Stated task
Print each line of the listing once more, precisely as given.

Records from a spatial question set
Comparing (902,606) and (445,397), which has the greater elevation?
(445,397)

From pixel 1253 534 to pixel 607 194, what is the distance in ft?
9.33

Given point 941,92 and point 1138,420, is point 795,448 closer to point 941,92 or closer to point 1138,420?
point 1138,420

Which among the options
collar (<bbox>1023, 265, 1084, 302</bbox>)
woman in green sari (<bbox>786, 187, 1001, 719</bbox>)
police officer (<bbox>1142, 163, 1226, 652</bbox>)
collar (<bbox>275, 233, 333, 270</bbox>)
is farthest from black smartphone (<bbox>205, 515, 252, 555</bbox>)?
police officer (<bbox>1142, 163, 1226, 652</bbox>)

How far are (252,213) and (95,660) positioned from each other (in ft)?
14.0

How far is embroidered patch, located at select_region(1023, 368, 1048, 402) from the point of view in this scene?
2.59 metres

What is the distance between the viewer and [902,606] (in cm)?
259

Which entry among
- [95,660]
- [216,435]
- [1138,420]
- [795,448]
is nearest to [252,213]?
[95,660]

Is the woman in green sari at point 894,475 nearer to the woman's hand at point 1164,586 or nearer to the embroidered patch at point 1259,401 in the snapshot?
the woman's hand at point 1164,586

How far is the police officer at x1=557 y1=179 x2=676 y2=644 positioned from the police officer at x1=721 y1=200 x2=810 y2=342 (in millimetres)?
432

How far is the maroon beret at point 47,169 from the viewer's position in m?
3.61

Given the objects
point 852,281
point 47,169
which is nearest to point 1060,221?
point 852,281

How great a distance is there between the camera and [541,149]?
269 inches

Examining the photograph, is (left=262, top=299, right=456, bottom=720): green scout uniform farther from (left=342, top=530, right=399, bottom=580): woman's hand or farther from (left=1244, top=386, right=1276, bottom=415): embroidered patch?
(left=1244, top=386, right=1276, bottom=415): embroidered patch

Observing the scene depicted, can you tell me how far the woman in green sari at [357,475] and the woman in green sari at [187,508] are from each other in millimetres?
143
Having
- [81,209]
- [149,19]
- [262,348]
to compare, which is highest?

Final result
Comparing (902,606) and (445,397), which has the greater elevation?
(445,397)

From pixel 1253 534 to pixel 607 194, what is the distance in ft?
9.33

Given point 941,92 and point 1138,420, is point 795,448 closer to point 941,92 or closer to point 1138,420?
point 1138,420

Which among the options
collar (<bbox>1023, 265, 1084, 302</bbox>)
woman in green sari (<bbox>786, 187, 1001, 719</bbox>)
police officer (<bbox>1142, 163, 1226, 652</bbox>)
collar (<bbox>275, 233, 333, 270</bbox>)
is farthest from black smartphone (<bbox>205, 515, 252, 555</bbox>)?
police officer (<bbox>1142, 163, 1226, 652</bbox>)

How far are (252,213) and (95,660) positioned from each other (in ft)?
14.0

How far is embroidered patch, located at select_region(1023, 368, 1048, 402) from the point of view in this scene?
2.59 metres

What is the distance between the viewer and [902,606] (in cm)?
259

Which entry among
- [95,660]
- [216,435]
- [1138,420]
- [795,448]
is nearest to [252,213]?
[95,660]

Is the woman in green sari at point 894,475 nearer to the woman's hand at point 1164,586 or nearer to the embroidered patch at point 1259,401 in the snapshot?
the woman's hand at point 1164,586

How far is the police officer at x1=557 y1=179 x2=676 y2=644 positioned from the police officer at x1=721 y1=200 x2=810 y2=342 (in millimetres)?
432

How far is the maroon beret at point 47,169 from the viewer's position in m?
3.61

Given the objects
point 852,281
point 47,169
which is nearest to point 1060,221?
point 852,281

How great a distance is there between the camera and [541,149]?
269 inches

Examining the photograph, is (left=262, top=299, right=456, bottom=720): green scout uniform farther from (left=342, top=530, right=399, bottom=580): woman's hand or farther from (left=1244, top=386, right=1276, bottom=415): embroidered patch?
(left=1244, top=386, right=1276, bottom=415): embroidered patch

Observing the scene depicted, can you tell me how far the woman in green sari at [357,475] and the woman in green sari at [187,508] are from each other in millimetres?
143
Having
- [81,209]
- [149,19]
- [262,348]
to compare, which is highest?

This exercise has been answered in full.